Я прибываю по указанному в письме адресу, и возникает ощущение, будто я попала не туда. На ресепшен никого. Да тут и нет никакого ресепшен. Сплошные кабинки и горы коробок, которые вместе образуют лабиринт, словно здешние работники — мыши и все это часть какого-то большого научного эксперимента. Я делаю несколько шагов внутрь и вдруг слышу свое имя.
— Рут, здравствуйте. Кеннеди Маккуорри.
Как будто я могла забыть ее. Я киваю и жму ей руку, потому что она ее мне протягивает. Я вообще не очень-то понимаю, почему она стала моим адвокатом. В суде она прямо сказала, что этого не будет.

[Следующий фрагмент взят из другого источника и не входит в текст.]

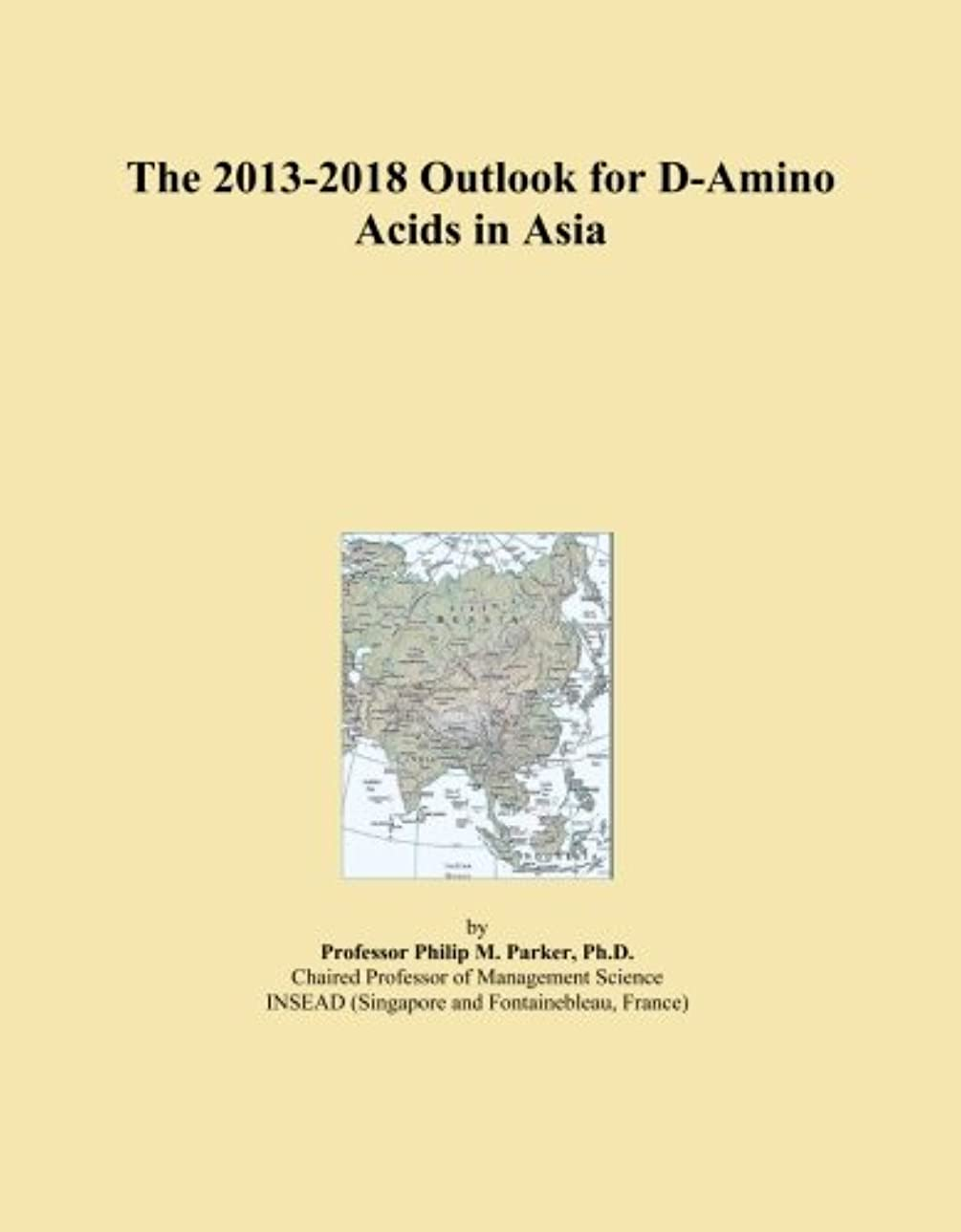 ごみ小売前兆The 2013-2018 Outlook for D-Amino Acids in Asia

Она начинает тараторить, да так, что я и слова не могу вставить. Но это не страшно, потому что я ужасно нервничаю. У меня нет денег, чтобы нанять частного адвоката, — по крайней мере, без того, чтобы ликвидировать все, что я откладывала на обучение Эдисона, а я скорее сяду в тюрьму на всю жизнь, чем позволю этому случиться. Однако то, что каждый в этой стране может иметь адвоката, вовсе не означает, что все адвокаты одинаковы. На телевидении людей, имеющих частных адвокатов, оправдывают, а те, кого защищают государственные адвокаты, делают вид, что нет никакой разницы.
Госпожа Маккуорри предлагает сходить пообедать, и я соглашаюсь, хотя нервы у меня слишком взвинчены, чтобы думать о еде. Я начинаю доставать кошелек, когда мы делаем заказ, но она вызывается заплатить за меня. Поначалу я ощетиниваюсь — с тех пор как я в детстве начала донашивать за Кристиной платья, мне не хочется быть объектом чьей-то благотворительности, — но потом одергиваю себя. Что, если она ведет себя так со всеми клиентами, просто чтобы наладить отношения? Что, если она пытается понравиться мне так же, как я хочу понравиться ей?
Когда мы с подносами садимся за столик, я по привычке произношу молитву. Я привыкла это делать, когда другие люди не молятся. Например, Корин, атеистка, постоянно шутит про Макаронного Монстра на небесах, когда слышит, как я молюсь, или видит мою склоненную над пакетом с обедом голову. Поэтому я ничуть не удивляюсь, когда, закончив, ловлю на себе изумленный взгляд госпожи Маккуорри.